SELECTED PASSAGE:
+-------+

Fulbright Student Researcher 2014-2015
My initial contact with The University of Cincinnati, College of Design, Architecture, Art, and Planning, commonly referred to as DAAP, opened up to me a new way of perceiving the spatiality and the meaning of a ”work of architecture that works”. I had only seen the building in magazines and architectural books. Its presence was discreet, being composed of various older buildings connected by a new structure - a strange object aware of its own uniqueness and importance. An architecture of deconstructed forms (architect Peter Eisenman), a ”cascade” interior painted in artificial colors - green and pink, mixed with grey and white which creates the impression of an ultra-modern artificial iceberg.
DAAP is one of those schools that make you want to have a bed somewhere in its rich library. For me, as an interior designer, who emerged from the school of fine arts, it was a revelation: the departments of art, design and architecture work together in the same building complex. All subdomains of fine arts under one umbrella. Eager to meet (future) professionals and to learn new concepts, I attended classes related to my research topic: Historic Preservation, Interior Design, Architecture and Phenomenology. The courses assumed field trips, which were completed with an architectural survey of historical buildings. I chose to work on one of the most beautiful houses in the Federal Style in Kentucky (dated around 1840), where I did survey drawings of the interior and other wood details (doors, fireplaces, windows) together with some of my colleagues of the Historic Preservation class. Our designs have been used by Cincinnati Preservation Association as documentation for the rehabilitation of the building.

+-------+

WRITTEN TASK A: Translate this sentence from the text about the Fulbright year at DAAP into Spanish: "I had only seen the building in magazines and architectural books."

PROVIDED RECORDS:

+-------+

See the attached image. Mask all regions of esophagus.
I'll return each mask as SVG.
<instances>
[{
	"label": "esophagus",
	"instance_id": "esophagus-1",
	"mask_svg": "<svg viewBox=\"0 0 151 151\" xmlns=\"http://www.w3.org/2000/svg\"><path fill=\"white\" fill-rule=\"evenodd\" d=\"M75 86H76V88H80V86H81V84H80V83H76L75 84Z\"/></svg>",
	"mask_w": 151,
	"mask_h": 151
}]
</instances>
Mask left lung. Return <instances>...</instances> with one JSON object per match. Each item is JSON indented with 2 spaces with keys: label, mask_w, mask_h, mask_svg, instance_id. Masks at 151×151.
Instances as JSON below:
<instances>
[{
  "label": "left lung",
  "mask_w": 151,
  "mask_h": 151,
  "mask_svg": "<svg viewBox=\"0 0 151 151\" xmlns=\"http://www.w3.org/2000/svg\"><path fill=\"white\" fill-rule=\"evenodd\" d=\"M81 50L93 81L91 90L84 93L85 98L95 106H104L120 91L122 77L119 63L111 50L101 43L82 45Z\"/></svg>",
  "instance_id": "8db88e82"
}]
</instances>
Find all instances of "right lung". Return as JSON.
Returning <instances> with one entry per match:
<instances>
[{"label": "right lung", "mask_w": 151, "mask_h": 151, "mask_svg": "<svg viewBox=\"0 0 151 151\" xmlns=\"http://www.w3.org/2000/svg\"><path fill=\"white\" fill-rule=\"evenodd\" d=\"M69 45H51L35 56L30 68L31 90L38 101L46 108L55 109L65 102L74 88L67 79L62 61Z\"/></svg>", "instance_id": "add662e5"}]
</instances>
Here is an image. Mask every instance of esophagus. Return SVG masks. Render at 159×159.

+-------+

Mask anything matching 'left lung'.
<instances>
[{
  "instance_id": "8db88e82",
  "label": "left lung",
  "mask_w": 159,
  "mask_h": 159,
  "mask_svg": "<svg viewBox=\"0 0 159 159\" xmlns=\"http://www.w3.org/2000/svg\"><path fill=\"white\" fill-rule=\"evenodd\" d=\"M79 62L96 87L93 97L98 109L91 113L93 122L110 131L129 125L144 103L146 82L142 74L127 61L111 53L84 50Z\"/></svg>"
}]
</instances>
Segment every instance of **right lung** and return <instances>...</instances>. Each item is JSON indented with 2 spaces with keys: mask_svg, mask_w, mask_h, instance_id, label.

+-------+

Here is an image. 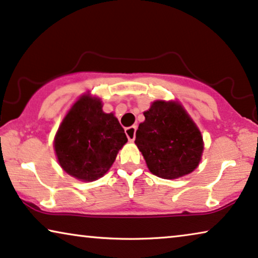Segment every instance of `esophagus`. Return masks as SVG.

+-------+

WRITTEN TASK B: Turn the lines of the records into a JSON list of strings, one string per line, leaving out blank lines. Begin at the line that contains "Mask left lung." and stop after the line that contains "Here is an image. Mask".

CORRECT RESULT A: Solo había visto el edificio en revistas y libros de arquitectura.

CORRECT RESULT B:
[
  "Mask left lung. Return <instances>...</instances> with one JSON object per match. Each item is JSON indented with 2 spaces with keys: label, mask_w, mask_h, mask_svg, instance_id. Masks at 151×151.",
  "Instances as JSON below:",
  "<instances>",
  "[{",
  "  \"label\": \"left lung\",",
  "  \"mask_w\": 151,",
  "  \"mask_h\": 151,",
  "  \"mask_svg\": \"<svg viewBox=\\\"0 0 151 151\\\" xmlns=\\\"http://www.w3.org/2000/svg\\\"><path fill=\\\"white\\\" fill-rule=\\\"evenodd\\\" d=\\\"M81 50L93 81L91 90L84 93L85 98L95 106H104L120 91L122 77L119 63L111 50L101 43L82 45Z\\\"/></svg>\",",
  "  \"instance_id\": \"8db88e82\"",
  "}]",
  "</instances>",
  "Find all instances of \"right lung\". Return as JSON.",
  "Returning <instances> with one entry per match:",
  "<instances>",
  "[{\"label\": \"right lung\", \"mask_w\": 151, \"mask_h\": 151, \"mask_svg\": \"<svg viewBox=\\\"0 0 151 151\\\" xmlns=\\\"http://www.w3.org/2000/svg\\\"><path fill=\\\"white\\\" fill-rule=\\\"evenodd\\\" d=\\\"M69 45H51L35 56L30 68L31 90L38 101L46 108L55 109L65 102L74 88L67 79L62 61Z\\\"/></svg>\", \"instance_id\": \"add662e5\"}]",
  "</instances>",
  "Here is an image. Mask every instance of esophagus. Return SVG masks. Render at 159×159."
]